Évidemment, de même que l’individu peut vivre non pas selon la raison mais selon ses sentiments, le corps politique peut dégénérer et devenir injuste et tyrannique. Il semblerait alors que la maxime de la proposition LXXIII ne s’applique plus : un individu est alors plus libre dans la solitude qu’en obéissant à un pouvoir commun tyrannique. Mais en réalité, il n’en va pas ainsi : un pouvoir politique tyrannique n’est jamais longtemps un pouvoir commun. Si les individus qui composent la cité voient que le pouvoir nuit à leur propre conservation, à celle de leurs enfants, etc., ils sont en quelque sorte déliés de l’engagement par lequel la société s’était créée. Un pouvoir tyrannique est en réalité un pouvoir qui ramène chacun à l’état de nature, le contraignant à ne compter que sur lui-même pour sa propre conservation. Dans ce cas, il peu bien y avoir des individus qui commandent à d’autres, mais il n’y a plus à proprement parler de pouvoir commun. La tyrannie engendre la sédition, dira le Traité politique. Autrement dit, le cas d’un État tyrannique ne contredit pas la proposition LXXIII mais la confirme.
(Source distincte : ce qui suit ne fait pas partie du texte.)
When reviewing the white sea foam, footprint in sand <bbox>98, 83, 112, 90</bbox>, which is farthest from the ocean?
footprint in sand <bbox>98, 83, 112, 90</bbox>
Concluons d’un mot. Le scolie de la proposition LXXIII généralise : la liberté, la véritable liberté de l’homme n’est rien d’autre que la force d’âme, c’est-à-dire la fermeté et la générosité. Cette force d’âme concentre en elles toutes les vertus les plus éminemment sociales : « l’homme fort ne hait ni n’envie personne, ne s’indigne ni ne s’irrite contre personne, ne méprise personne et ne manifeste pas le moindre orgueil. » Et Spinoza poursuit ainsi : « la haine doit être vaincue par l’amour ». Autrement dit, les préceptes qu’on peut tirer par exemple des Évangiles sont ceux qui conviennent parfaitement à tout individu vivant rationnellement et désirant pour les autres ce qu’il désire pour lui-même. On comprend pourquoi Spinoza écrit que le Christ est le plus grand des philosophes : son enseignement est exactement celui auquel est conduit tout homme qui veut vivre selon la raison. (Voir Le Christ et le salut des ignorants chez Spinoza, par Alexandre Matheron, Aubier, un ouvrage devenu malheureusement très difficile à trouver.)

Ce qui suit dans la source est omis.